> **Selected text**:
1. **Memory leaks manifest gradually** - Need trend monitoring, not just thresholds
2. **Vendor updates can introduce regressions** - Staged rollout with monitoring
3. **Circuit breakers at every layer** - Even connection poolers need protection
4. **Specialist expertise matters** - Database incidents need database experts

## Metrics

| Metric | Value | Target |
|--------|-------|--------|
| Time to Detect | 1 min | &lt;2 min ✓ |
| Time to Failover | 12 min | &lt;10 min ✗ |
| Time to Resolve | 17 min | &lt;15 min ✗ |
| Customer Communication | 5 min | &lt;5 min ✓ |

Key Insights:

Complex root cause: External vendor bug + insufficient monitoring
Used Fishbone diagram for multi-factor analysis
6 action items spanning detection, prevention, and mitigation
Process improvements around on-call expertise

Postmortem: API Response Time Spike

Incident: INC-20240118-0023 (SEV3, 2 hours, 45 users affected)Analysis Focus: Pattern Recognition

# Postmortem: API Response Time Degradation

**Incident ID**: INC-20240118-0023
**Severity**: SEV3
**Duration**: 2 hours (slow mitigation)

## Root Cause

N+1 query pattern introduced in the workflow listing endpoint during a 
pagination refactor. Each workflow loaded its execution history in a 
separate query, resulting in hundreds of queries per page load.

## Pattern Recognition

This is the **third N+1 query incident in 6 months**:

1. INC-20231015-0008: User listing endpoint
2. INC-20231201-0019: Organization dashboard
3. INC-20240118-0023: Workflow listing (current)

**Common Pattern**: Code reviews missed performance implications of ORM 
queries during pagination refactors.

## Root Cause (Organizational)

While the technical root cause is the N+1 query, the **organizational root 
cause** is the absence of query performance review in our code review 
checklist and lack of automated detection.

## Action Items

| ID | Type | Description | Owner | Priority |
|----|------|-------------|-------|----------|
| AI-001 | detect | Add query count monitoring per endpoint | @platform | P1 |
| AI-002 | prevent | Add ORM query checklist to PR template | @eng-mgr | P1 |
| AI-003 | prevent | Implement query count lint rule in CI | @platform | P0 |
| AI-004 | prevent | Review all listing endpoints for N+1 | @backend | P2 |
| AI-005 | process | Schedule quarterly ORM training | @eng-mgr | P2 |

## Lessons Learned

1. **Recurring patterns need systemic fixes** - Individual fixes aren't enough
2. **Automated detection > manual review** - Humans miss things under pressure
3. **Query performance isn't obvious** - ORM abstraction hides performance
4. **Training matters** - Team needs ongoing education on performance patterns

## Related Incidents

- INC-20231015-0008: N+1 in user listing (SEV3)
- INC-20231201-0019: N+1 in org dashboard (SEV3)

**Recommendation**: Create runbook for "N+1 Query Detection and Prevention"

> **Brief 1**: Copy the stretch of the postmortem excerpt from "This is the" through "of automated detection.", swapping "checklist" for "guidelines" each time it appears.
> **Brief 2**: Summarize the postmortem excerpt in two sentences.
The rows have no connection to the postmortem excerpt.

> **Information shown**:
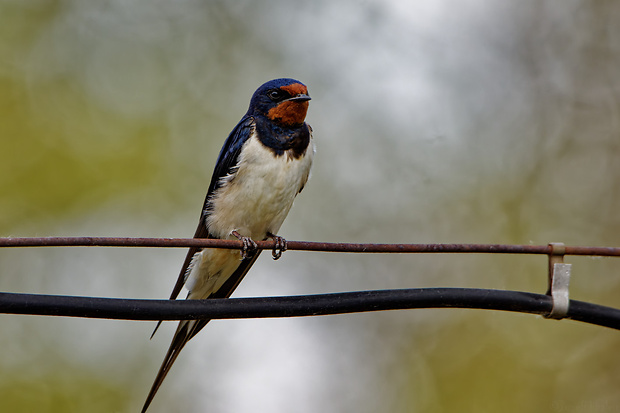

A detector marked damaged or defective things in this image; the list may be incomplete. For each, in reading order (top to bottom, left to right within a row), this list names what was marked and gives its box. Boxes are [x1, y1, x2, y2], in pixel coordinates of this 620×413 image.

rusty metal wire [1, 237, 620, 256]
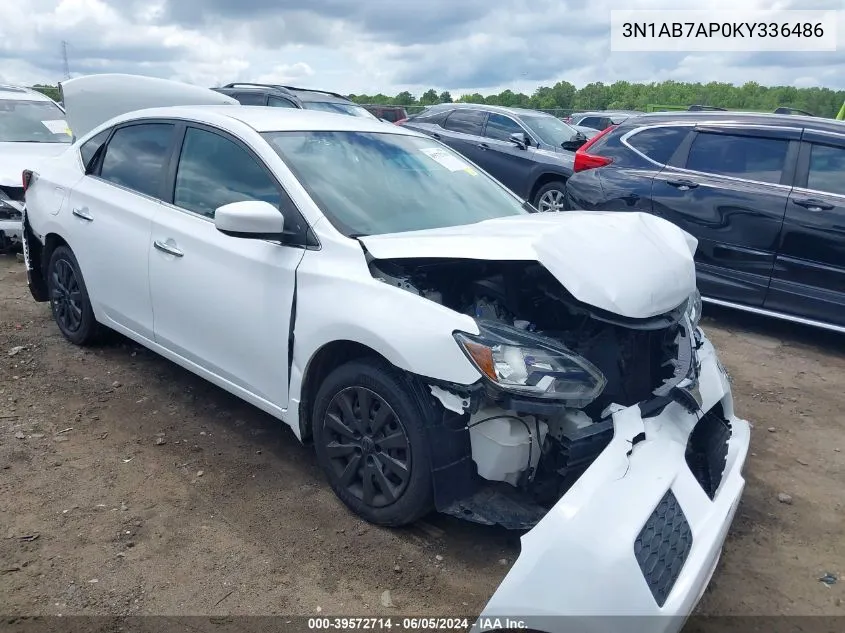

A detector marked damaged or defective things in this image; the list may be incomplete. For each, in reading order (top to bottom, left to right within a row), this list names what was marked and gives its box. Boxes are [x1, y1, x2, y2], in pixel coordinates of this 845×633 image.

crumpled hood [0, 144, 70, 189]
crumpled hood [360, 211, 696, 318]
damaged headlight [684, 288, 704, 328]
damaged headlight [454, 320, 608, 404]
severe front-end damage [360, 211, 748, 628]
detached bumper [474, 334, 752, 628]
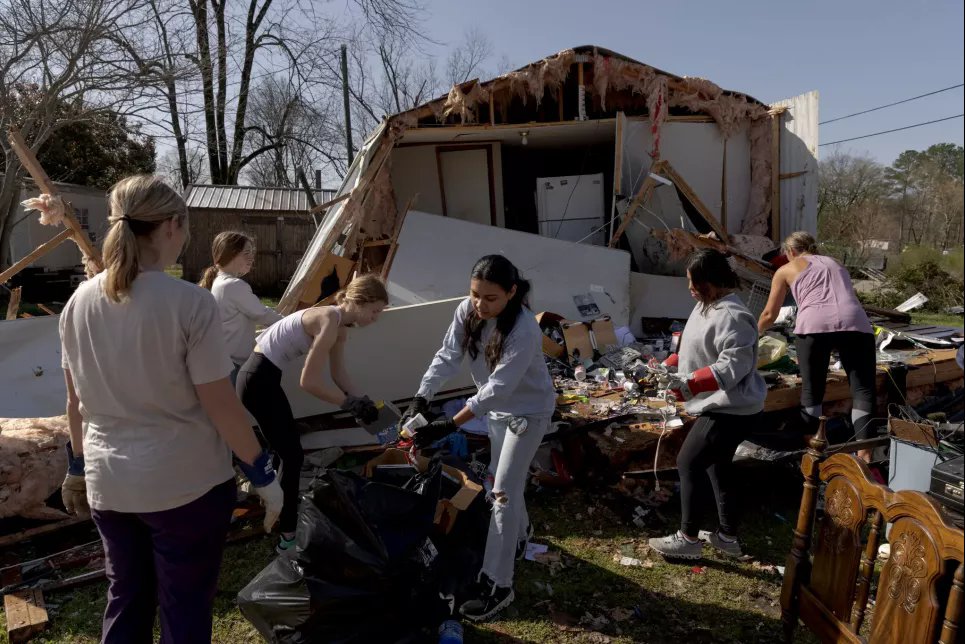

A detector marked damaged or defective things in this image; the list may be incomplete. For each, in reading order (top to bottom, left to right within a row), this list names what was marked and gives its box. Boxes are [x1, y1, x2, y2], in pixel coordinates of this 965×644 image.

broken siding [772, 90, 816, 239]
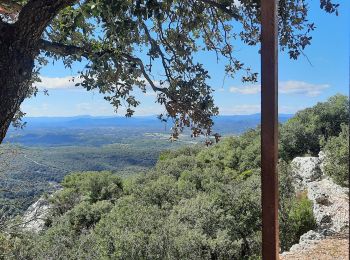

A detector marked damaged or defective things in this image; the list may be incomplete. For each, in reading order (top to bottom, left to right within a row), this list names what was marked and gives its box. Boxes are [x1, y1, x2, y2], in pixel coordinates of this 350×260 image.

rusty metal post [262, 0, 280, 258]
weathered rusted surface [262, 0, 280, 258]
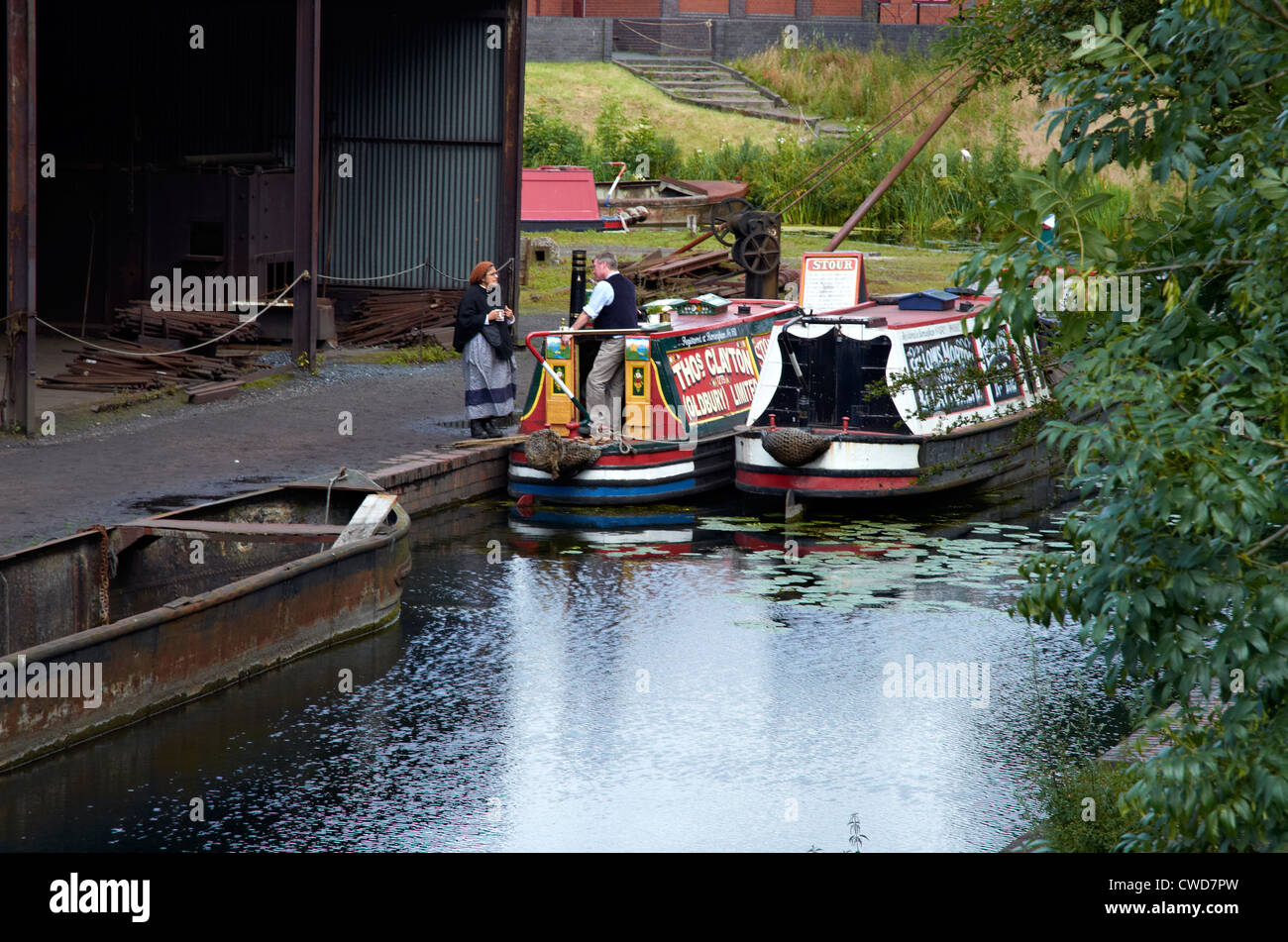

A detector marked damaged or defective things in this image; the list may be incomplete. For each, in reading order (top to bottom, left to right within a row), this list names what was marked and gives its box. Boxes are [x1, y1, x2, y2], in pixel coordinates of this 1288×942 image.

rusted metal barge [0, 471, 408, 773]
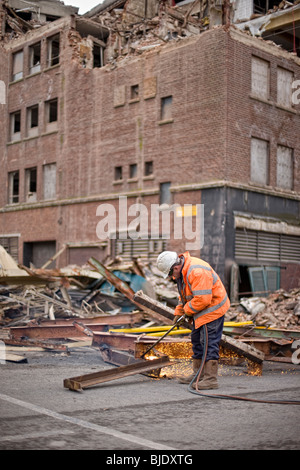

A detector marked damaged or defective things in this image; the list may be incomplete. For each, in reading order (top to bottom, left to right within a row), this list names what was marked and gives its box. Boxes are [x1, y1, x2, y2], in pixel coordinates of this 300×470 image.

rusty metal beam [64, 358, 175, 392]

---

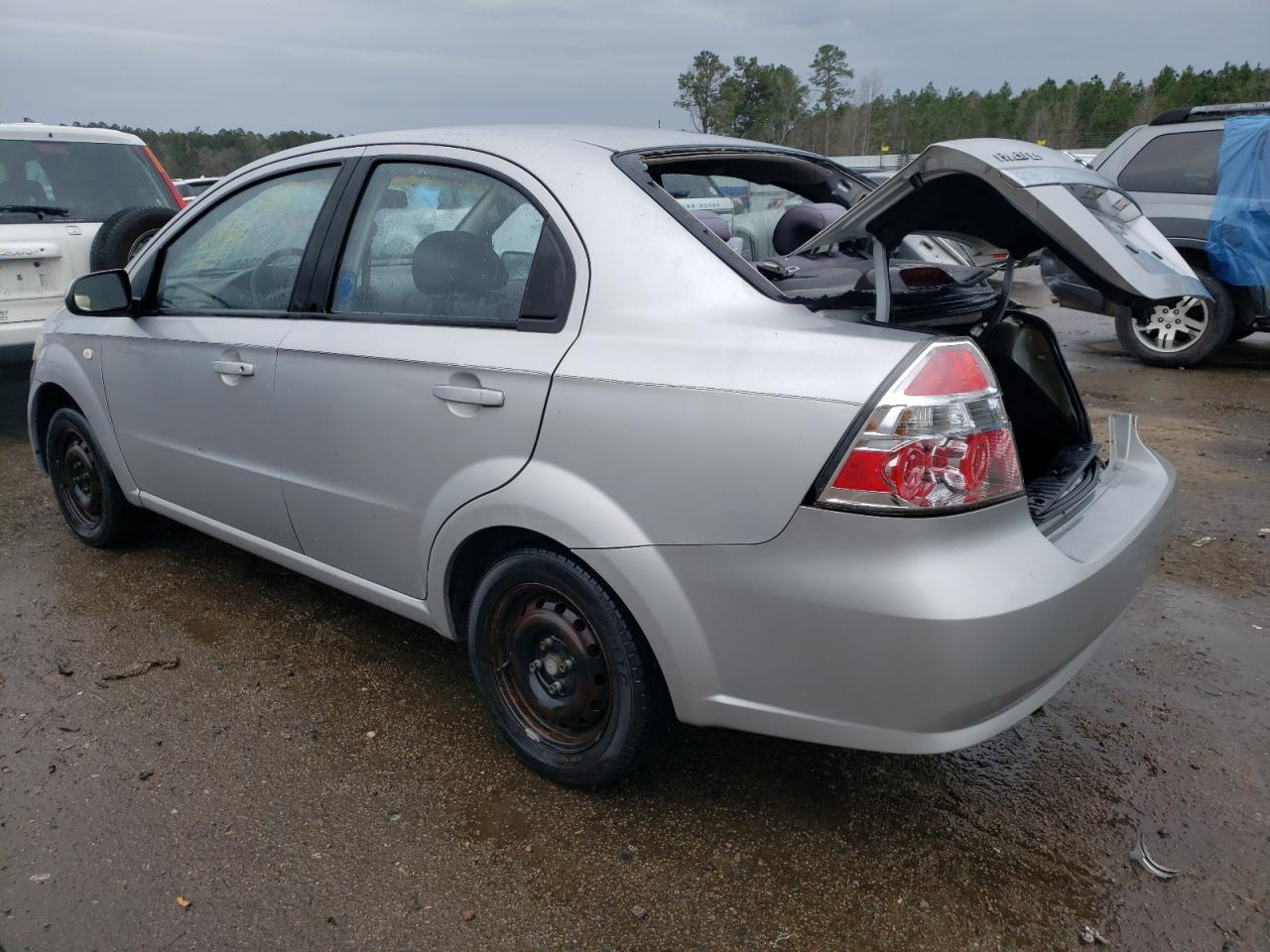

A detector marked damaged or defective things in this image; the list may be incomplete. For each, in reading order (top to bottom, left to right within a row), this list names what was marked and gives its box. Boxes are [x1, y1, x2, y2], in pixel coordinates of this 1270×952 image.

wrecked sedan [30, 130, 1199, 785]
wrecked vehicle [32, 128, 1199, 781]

---

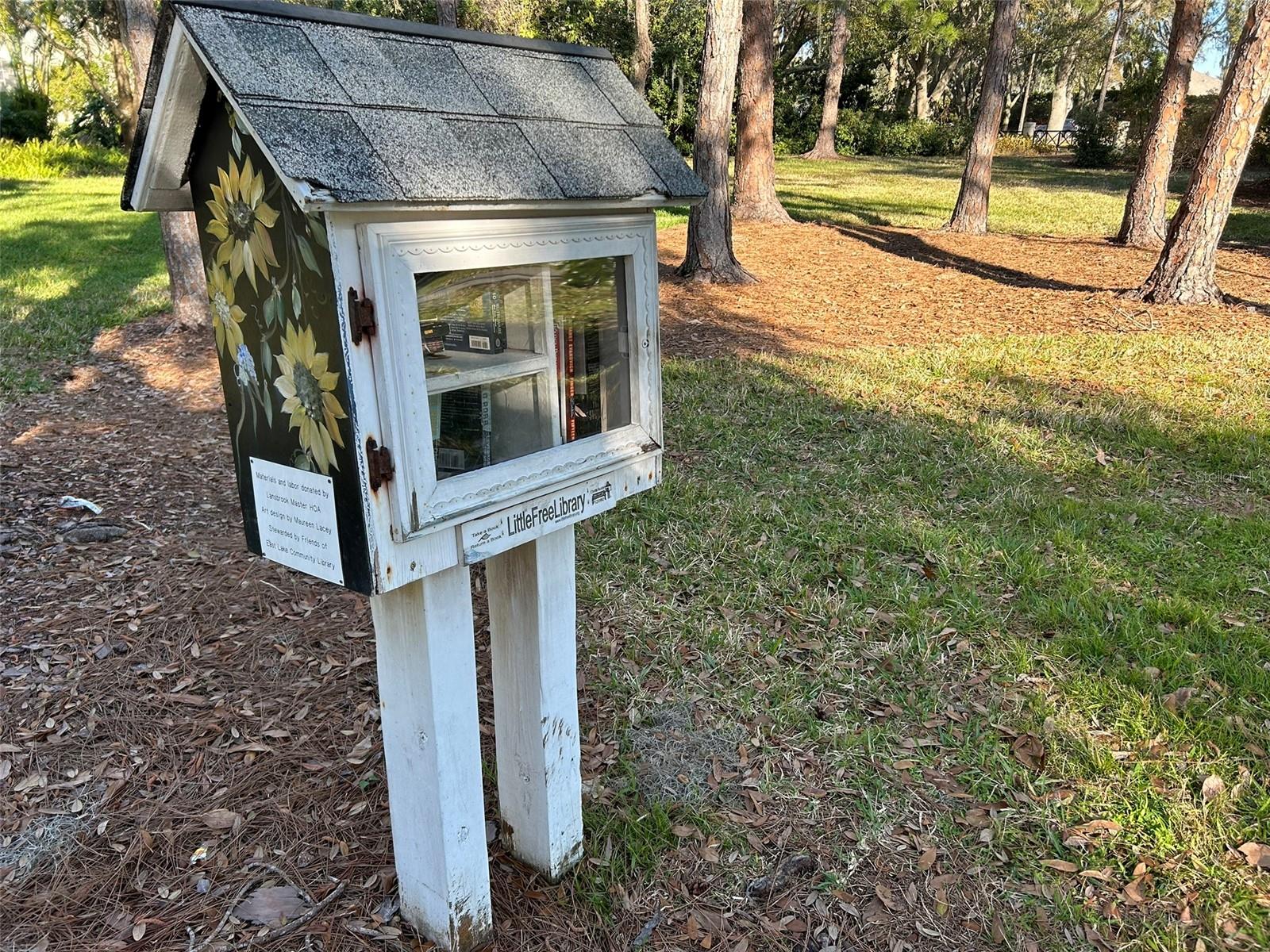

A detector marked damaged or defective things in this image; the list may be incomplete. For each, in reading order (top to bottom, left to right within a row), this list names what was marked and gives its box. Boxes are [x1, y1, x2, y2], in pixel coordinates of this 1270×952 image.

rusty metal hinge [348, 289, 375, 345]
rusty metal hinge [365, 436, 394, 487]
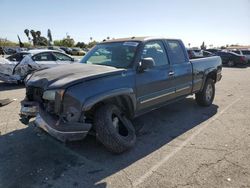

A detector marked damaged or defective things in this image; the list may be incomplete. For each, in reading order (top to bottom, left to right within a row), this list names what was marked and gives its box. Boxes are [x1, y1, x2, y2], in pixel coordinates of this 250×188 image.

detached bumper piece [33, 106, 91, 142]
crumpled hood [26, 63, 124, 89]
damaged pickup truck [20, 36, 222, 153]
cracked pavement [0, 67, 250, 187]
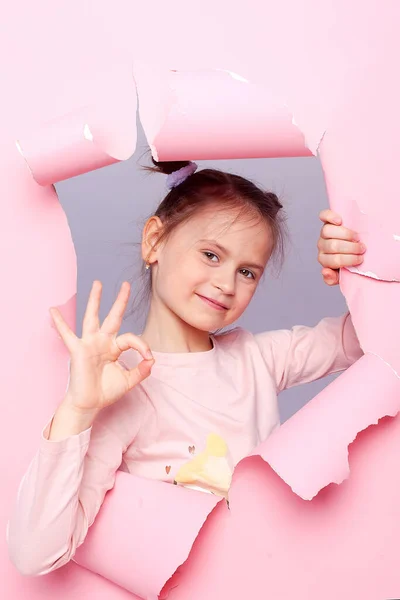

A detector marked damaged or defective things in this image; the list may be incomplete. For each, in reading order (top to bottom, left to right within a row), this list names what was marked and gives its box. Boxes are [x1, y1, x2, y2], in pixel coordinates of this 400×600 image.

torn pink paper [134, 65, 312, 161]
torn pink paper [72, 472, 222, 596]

> **Result 1**:
This is the **third N+1 query incident in 6 months**:

1. INC-20231015-0008: User listing endpoint
2. INC-20231201-0019: Organization dashboard
3. INC-20240118-0023: Workflow listing (current)

**Common Pattern**: Code reviews missed performance implications of ORM 
queries during pagination refactors.

## Root Cause (Organizational)

While the technical root cause is the N+1 query, the **organizational root 
cause** is the absence of query performance review in our code review 
guidelines and lack of automated detection.

> **Result 2**: An API response time degradation (INC-20240118-0023, SEV3, two hours) was caused by an N+1 query pattern introduced in the workflow listing endpoint during a pagination refactor, the third N+1 query incident in six months. The organizational root cause was the absence of query performance review in the code review checklist and the lack of automated detection, so the action items add query count monitoring, a CI lint rule, an ORM query checklist in the PR template, a review of listing endpoints, and quarterly ORM training.